Adentramos então no assunto sionismo, ponto em que Fercho deixou seu ponto de vista bem claro. 

“Não ser sionista é uma coisa que perpassa questões especificas e pessoais de cada um, mas que mantém respeito a reivindicações e as lutas por autodeterminação dos povos judaicos. Já ser antissionista coloca o sionismo como algo que não deveria acontecer nunca, isso vai contra a autodeterminação de um povo específico. Se pensarmos o Curdistão que é um grupo, um povo que reivindica partes territoriais do oriente médio. Por exemplo, eu sou curdo e não me importo em fazer parte do Irã, agora eu falar de fora que os curdos não devem existir ou ter uma terra, aí sim eu estaria sendo extremamente preconceituoso e tirando o direito do outro de se autodeterminar. Então eu acredito sim que o antissionismo é um discurso de ódio, mas o não sionismo não necessariamente. É muito complexo, porque muitas das vezes, críticas construtivas contra o sionismo, são simplesmente armamentizadas para ser dito que é antissionista, quando na verdade a crítica é para manter ou melhorar o sionismo como um todo, ou parte do sionismo. Ao mesmo tempo, muita gente usa literalmente o sionismo para ser antissemita, já que outras formas tradicionais de antissemitismo já são visualizáveis como o discurso de ódio. Então, muitos entram no antissemitismo a partir do antissionismo e isso é muito complicado. É um dos desafios hoje separar o que é uma crítica construtiva para o sionismo e o que é uma crítica antissionista, uma crítica que tira o direito do outro de pensar nos rumos do seu próprio povo.”

 

Ana Beatriz Prudente Alckmin também tem opiniões valorosas sobre o antissionismo.  

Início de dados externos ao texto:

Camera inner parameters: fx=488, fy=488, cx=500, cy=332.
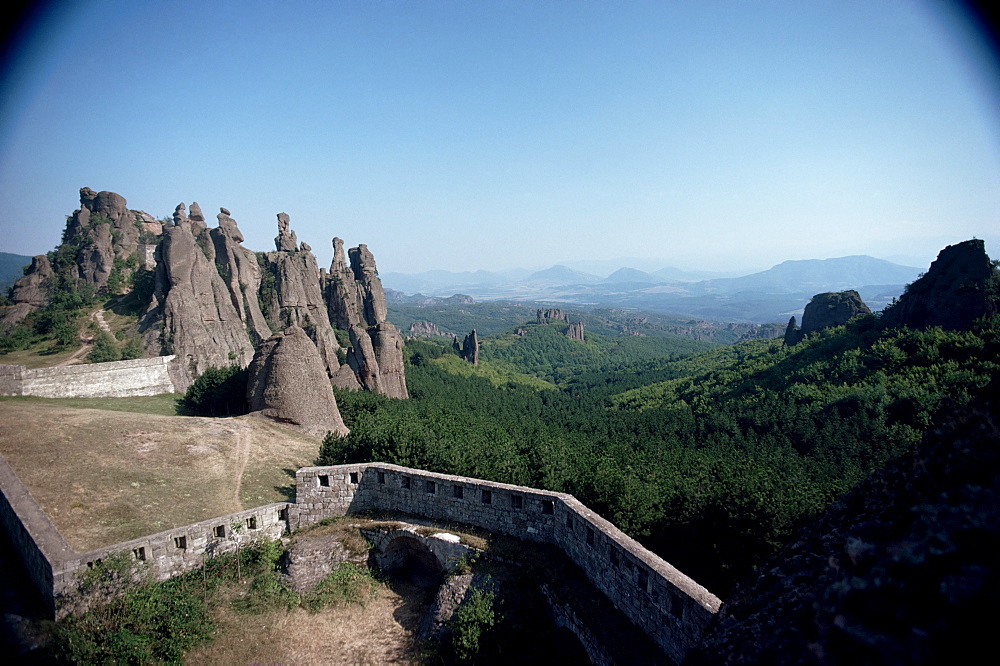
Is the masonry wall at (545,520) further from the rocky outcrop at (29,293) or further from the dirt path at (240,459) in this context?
the rocky outcrop at (29,293)

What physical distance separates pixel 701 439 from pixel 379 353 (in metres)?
26.6

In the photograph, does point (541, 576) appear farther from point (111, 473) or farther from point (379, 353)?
point (379, 353)

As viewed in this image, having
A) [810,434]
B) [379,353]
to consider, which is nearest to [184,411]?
[379,353]

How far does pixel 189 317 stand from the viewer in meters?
37.2

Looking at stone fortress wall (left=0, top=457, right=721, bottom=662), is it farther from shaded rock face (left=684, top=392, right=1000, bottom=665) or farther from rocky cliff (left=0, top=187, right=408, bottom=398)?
rocky cliff (left=0, top=187, right=408, bottom=398)

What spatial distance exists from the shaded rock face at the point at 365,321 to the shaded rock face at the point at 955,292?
45.2m

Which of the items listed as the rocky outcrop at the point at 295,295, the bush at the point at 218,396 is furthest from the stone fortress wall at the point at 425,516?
the rocky outcrop at the point at 295,295

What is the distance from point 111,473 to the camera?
16297mm

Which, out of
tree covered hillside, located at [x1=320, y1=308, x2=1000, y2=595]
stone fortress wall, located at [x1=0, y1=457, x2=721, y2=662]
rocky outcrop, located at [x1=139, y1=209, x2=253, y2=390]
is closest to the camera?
stone fortress wall, located at [x1=0, y1=457, x2=721, y2=662]

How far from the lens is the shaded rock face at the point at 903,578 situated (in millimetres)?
2438

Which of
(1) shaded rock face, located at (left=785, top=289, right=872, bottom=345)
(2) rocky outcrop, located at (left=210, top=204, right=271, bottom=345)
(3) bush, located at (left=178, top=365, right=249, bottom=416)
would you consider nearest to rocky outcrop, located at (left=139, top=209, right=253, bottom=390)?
(2) rocky outcrop, located at (left=210, top=204, right=271, bottom=345)

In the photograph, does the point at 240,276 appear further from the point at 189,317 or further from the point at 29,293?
the point at 29,293

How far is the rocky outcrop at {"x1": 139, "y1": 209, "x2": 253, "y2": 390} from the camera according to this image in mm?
35938

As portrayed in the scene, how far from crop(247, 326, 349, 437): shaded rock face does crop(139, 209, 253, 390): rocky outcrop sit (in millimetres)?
11808
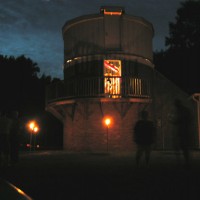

“Antissionismo se manifesta na maioria das vezes com o discurso de ódio. E o que é o discurso de ódio? É um discurso que não só critica como discrimina um grupo específico, definido por algum traço identitário em comum como cor, orientação sexual, identidade de gênero, religião, nacionalidade, etc. Um grande exemplo disso é o que o discurso de ódio com frases como “O gay é uma praga que deveria sumir”, “Esse muçulmano pode ser um terrorista”, ou “De onde vem o dinheiro desse negro?”. Esse tipo de discurso visa à desvalorização de um grupo e, seja proferido para várias pessoas ou apenas para uma pessoa, desmoraliza a identidade desse grupo. O antissionismo é um discurso de ódio cheio de preconceito e raiva, contra o povo israelense. Precisamos lutar veementemente contra esse tipo de discurso que se assemelha ao antissemitismo.”

 

Já sobre judeidade, Ana se diz extremamente litúrgica

“Eu tive uma formação judaica dentro do movimento judaico conservador, aos poucos fui me identificando com o movimento judaico reformista. Mas sou muito litúrgica, sigo com dedicação os rituais judaicos religiosos. Sigo de forma muito firme o calendário judaico, sou muito religiosa, portanto frequento a sinagoga, faço estudos das escrituras.”

 

Ao ser questionada sobre como é ser a primeira mulher negra judia CEO de uma start-up socioambiental do IBI, Ana diz: 

“É importante saber que o Zerah é conduzido por uma mulher judia negra, que traz os valores judaicos dentro do universo ambiental. No judaísmo há respeito pelo meio ambiente, pela terra e pelos ciclos da natureza.” 

 

*Greyce Mattos Fernandes tem 27 anos, é formada em Direito e apresentadora do Portal Supernova.